[Stored items]
§
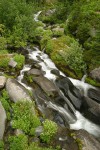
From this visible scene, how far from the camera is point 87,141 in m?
16.5

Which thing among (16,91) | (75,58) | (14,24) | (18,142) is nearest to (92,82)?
(75,58)

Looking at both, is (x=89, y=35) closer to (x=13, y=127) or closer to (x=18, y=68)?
(x=18, y=68)

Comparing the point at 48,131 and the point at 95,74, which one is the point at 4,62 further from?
the point at 48,131

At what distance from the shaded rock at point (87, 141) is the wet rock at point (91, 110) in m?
2.84

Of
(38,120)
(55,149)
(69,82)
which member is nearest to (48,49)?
(69,82)

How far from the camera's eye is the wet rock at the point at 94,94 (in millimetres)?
21406

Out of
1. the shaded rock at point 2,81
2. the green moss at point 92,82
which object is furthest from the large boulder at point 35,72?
the green moss at point 92,82

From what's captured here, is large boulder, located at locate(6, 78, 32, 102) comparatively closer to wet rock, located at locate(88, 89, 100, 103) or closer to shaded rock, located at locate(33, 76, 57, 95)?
shaded rock, located at locate(33, 76, 57, 95)

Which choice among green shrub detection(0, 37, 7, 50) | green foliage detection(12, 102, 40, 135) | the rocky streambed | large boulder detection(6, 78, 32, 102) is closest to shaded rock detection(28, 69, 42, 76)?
the rocky streambed

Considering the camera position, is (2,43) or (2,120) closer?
(2,120)

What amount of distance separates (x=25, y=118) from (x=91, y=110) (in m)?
6.33

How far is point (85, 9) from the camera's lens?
102ft

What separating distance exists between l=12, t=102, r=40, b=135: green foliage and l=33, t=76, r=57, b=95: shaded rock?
3.52 meters

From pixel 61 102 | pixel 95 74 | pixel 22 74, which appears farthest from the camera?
pixel 95 74
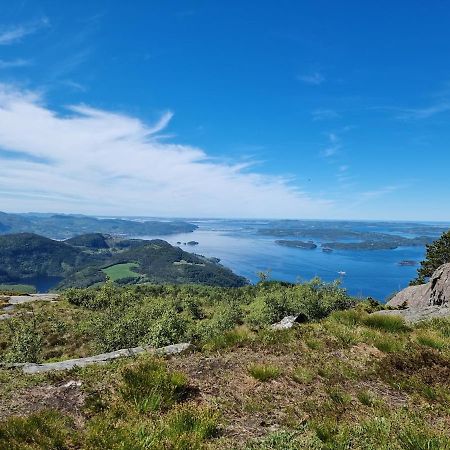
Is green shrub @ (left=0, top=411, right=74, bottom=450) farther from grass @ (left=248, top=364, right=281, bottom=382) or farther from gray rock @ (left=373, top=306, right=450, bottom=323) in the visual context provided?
gray rock @ (left=373, top=306, right=450, bottom=323)

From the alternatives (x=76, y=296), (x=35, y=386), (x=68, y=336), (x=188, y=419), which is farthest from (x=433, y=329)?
(x=76, y=296)

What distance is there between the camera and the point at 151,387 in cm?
846

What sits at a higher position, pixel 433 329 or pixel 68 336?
pixel 433 329

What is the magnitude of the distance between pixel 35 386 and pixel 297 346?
8398mm

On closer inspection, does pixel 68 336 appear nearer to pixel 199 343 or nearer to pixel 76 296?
pixel 76 296

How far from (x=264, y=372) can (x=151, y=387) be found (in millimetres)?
3277

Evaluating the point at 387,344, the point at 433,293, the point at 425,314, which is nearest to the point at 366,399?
the point at 387,344

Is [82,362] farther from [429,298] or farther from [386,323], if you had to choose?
[429,298]

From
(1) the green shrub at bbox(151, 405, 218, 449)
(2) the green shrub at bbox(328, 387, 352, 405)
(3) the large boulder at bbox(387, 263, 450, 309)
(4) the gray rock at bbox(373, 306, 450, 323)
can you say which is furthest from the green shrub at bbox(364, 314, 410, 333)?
(3) the large boulder at bbox(387, 263, 450, 309)

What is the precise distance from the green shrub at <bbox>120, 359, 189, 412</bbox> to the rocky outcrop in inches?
627

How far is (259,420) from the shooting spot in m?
7.89

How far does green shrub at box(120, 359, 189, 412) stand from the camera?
8.06m

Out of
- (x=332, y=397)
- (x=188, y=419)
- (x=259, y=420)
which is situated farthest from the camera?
(x=332, y=397)

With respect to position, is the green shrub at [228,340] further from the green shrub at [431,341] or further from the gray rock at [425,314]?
the gray rock at [425,314]
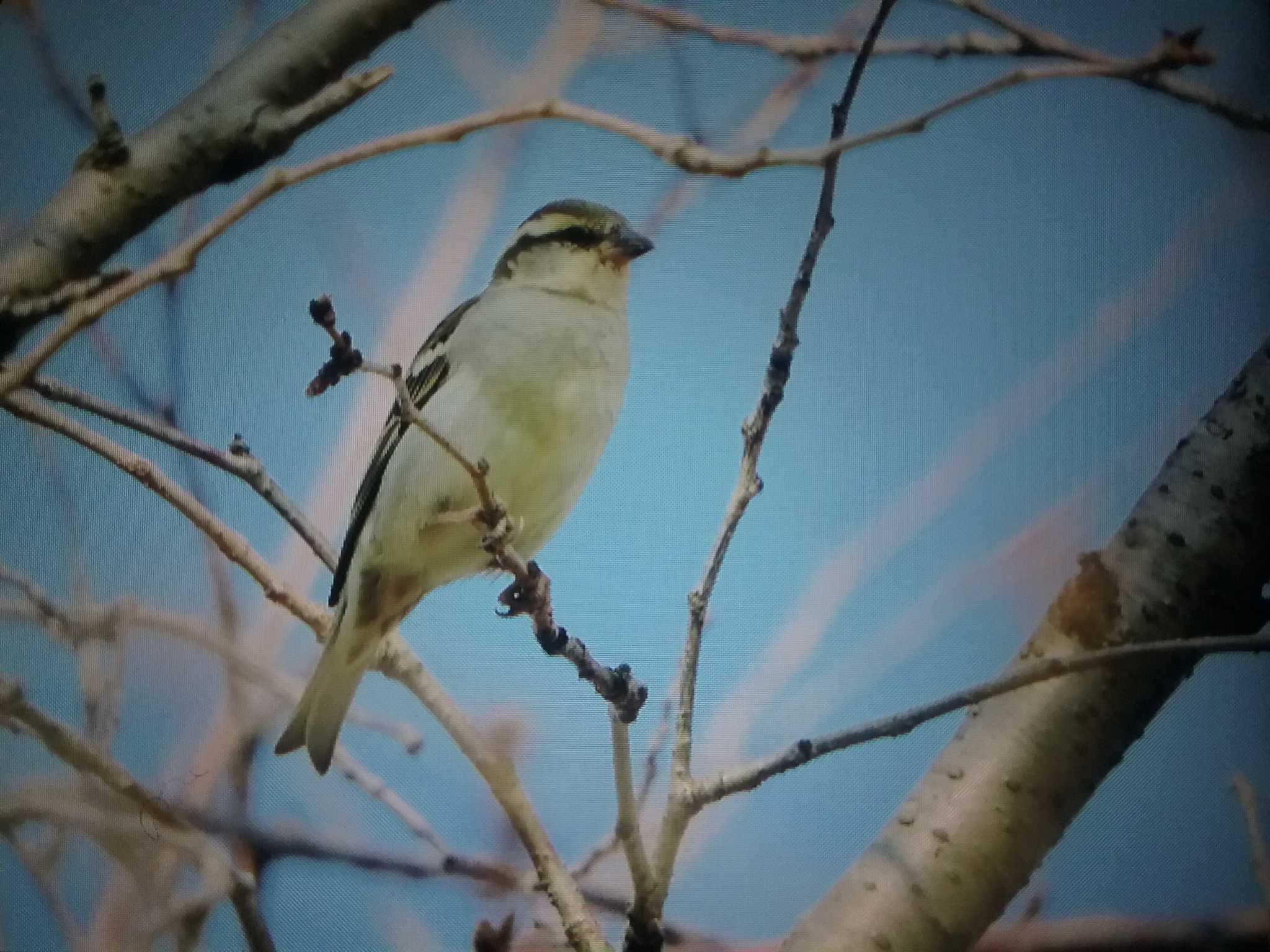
§
Problem requirements » Rewrite the listing as a Markdown table with the columns "Num" and "Content". Start at the line containing "From the alternatives" and end with the last line of the listing, putting one line in each row with its row number, leaving out blank lines and the pictures.

Response below »
| Num | Content |
|---|---|
| 1 | From the alternatives (x=76, y=296), (x=35, y=386), (x=68, y=336), (x=188, y=419), which is farthest from (x=433, y=329)? |
| 2 | (x=76, y=296) |
| 3 | What distance is there between the camera and the point at 151,387 in cm? |
| 4 | 846 |
| 5 | What sits at a higher position, pixel 433 329 or pixel 68 336? |
| 6 | pixel 433 329 |
| 7 | What is the magnitude of the distance between pixel 35 386 and pixel 297 346? |
| 8 | 8398mm |
| 9 | On closer inspection, does pixel 68 336 appear nearer to pixel 199 343 or nearer to pixel 76 296? |
| 10 | pixel 76 296 |
| 11 | How far from (x=264, y=372) can (x=151, y=387) be found (in millimetres)? |
| 12 | 3277 |
| 13 | Evaluating the point at 387,344, the point at 433,293, the point at 425,314, which is nearest to the point at 366,399? |
| 14 | the point at 387,344 |
| 15 | Is [82,362] farther from [429,298] or farther from [386,323], if you had to choose? |
| 16 | [429,298] |
| 17 | From |
| 18 | (1) the green shrub at bbox(151, 405, 218, 449) |
| 19 | (2) the green shrub at bbox(328, 387, 352, 405) |
| 20 | (3) the large boulder at bbox(387, 263, 450, 309) |
| 21 | (4) the gray rock at bbox(373, 306, 450, 323) |
| 22 | can you say which is furthest from the green shrub at bbox(364, 314, 410, 333)? |
| 23 | (3) the large boulder at bbox(387, 263, 450, 309) |
| 24 | What is the precise distance from the green shrub at <bbox>120, 359, 189, 412</bbox> to the rocky outcrop in inches? |
| 25 | 627 |
| 26 | How far is (259,420) from the shooting spot in m? |
| 27 | 7.89 |
| 28 | How far does green shrub at box(120, 359, 189, 412) stand from the camera? |
| 29 | 8.06m |
| 30 | Out of |
| 31 | - (x=332, y=397) |
| 32 | - (x=188, y=419) |
| 33 | - (x=259, y=420) |
| 34 | which is situated farthest from the camera? |
| 35 | (x=332, y=397) |
| 36 | With respect to position, is the green shrub at [228,340] further from the green shrub at [431,341] or further from the gray rock at [425,314]? |
| 37 | the gray rock at [425,314] |